The controller exposes a specific port unique to it. It is defined in its Dockerfile/launch.json and should not be changed (as the frontend has to know the port and cannot search for it).
When the controller is running it is starting its GRPC server and is waiting for incoming connections. The controller GRPC interface provides the following functionality to the frontend:
CreateNewUser: generate a new unique UUID to identify a user (user id), that is connected to an AspNetUser in the frontend MS SQL database GetHomeOverviewInformation: Get the collection of overview information displayed on the users home overview page (# of datasets, # of trainings,...)
- CreateDataset: creates a new dataset record in the MongoDB and persists the dataset file accordingly on the controller side
- GetDatasets: returns a list of all existing dataset records of a user from the MongoDB
- GetDataset: returns a specific dataset record by dataset id and the user id from the MongoDB
- GetTabularDatasetColumn: from a specific tabular dataset return all column names and first entries (Still in use??? #TODO)
- DeleteDataset: deletes a specific dataset record and its associated training, models, and prediction records in the MongoDB and all associated files from the disc
- SetDatasetFileConfiguration: updates the datasets file configuration and perform a new dataset analysis
- CreateTraining: creates a new training record in the MongoDB and execute a new training session with the AutoML adapters
- GetTrainings: returns a list of all existing training records of a user from the MongoDB
- GetTraining: returns a specific training record by training id and the user id from the MongoDB
- DeleteTraining: deletes a specific training record and its associated models, and prediction records in the MongoDB and all associated files from the disc
- GetModels: returns a list of all existing model records by user id and training id from the MongoDB
- GetModel: returns a specific model record by model id and the user id from the MongoDB
- DeleteModel: deletes a specific model record and its associated prediction records in the MongoDB and all associated files from the disc
- CreatePrediction: creates a new prediction record in the MongoDB and execute the new prediction using the associated AutoML adapter
- GetPredictions: returns a list of all existing prediction records by user id and model id from the MongoDB
- GetPrediction: returns a specific prediction record by user id and prediction id from the MongoDB
- DeletePrediction: deletes a specific prediction record and all associated files from the disc
- GetAutoMlSolutionsForConfiguration: return a list of all AutoML solutions that are compatible with the current training wizard configuration of the frontend from the Ontology
- GetAvailableStrategies: return a list of all training strategies that are compatible with the current training task from the Ontology
- GetDatasetTypes: return a list of all dataset types from the Ontology
- GetMlLibrariesForTask: return a list of all ML libraries compatible with the selected ML task of the training wizard from the Ontology
- GetObjectInformation: return the complete object information of a specific RDF key from the Ontology
- GetTasksForDatasetType: return a list of all ML tasks that are compatible with the selected dataset type from the Ontology
From the above-listed GRPC interface functionality, this section will dive deeper into functions that perform further actions than simply interacting with Ontology or MongoDB.
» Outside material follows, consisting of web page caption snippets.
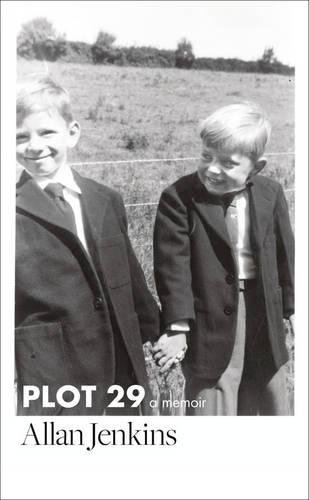 Plot 29: A Memoir: LONGLISTED FOR THE BAILLIE GIFFORD PRIZE 2017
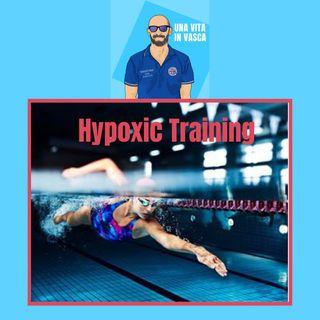Hypoxic training. L'allenamento in ipossia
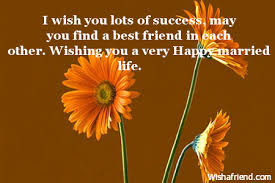 wedding wishes to best friend wedding congratulations quotes success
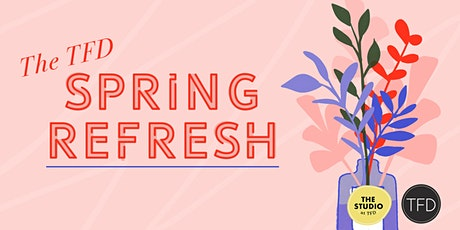 The TFD Spring Refresh tickets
After having created a new dataset record inside MongoDB and saved to its correct disc path, the background task of analyzing the dataset will be started. The SetDatasetFileConfiguration, also launches a new dataset analysis, as with a changing file configuration a dataset might become readable from not readable if the uploaded file does not follow the OMA-ML default file configuration.
The following sequence diagram displays the executed logic when a new training request is received by the controller. This workflow is started after a new training record was inserted into MongoDB, all function calls that will create or update the training and created model records are not shown as they would overload the sequence diagram.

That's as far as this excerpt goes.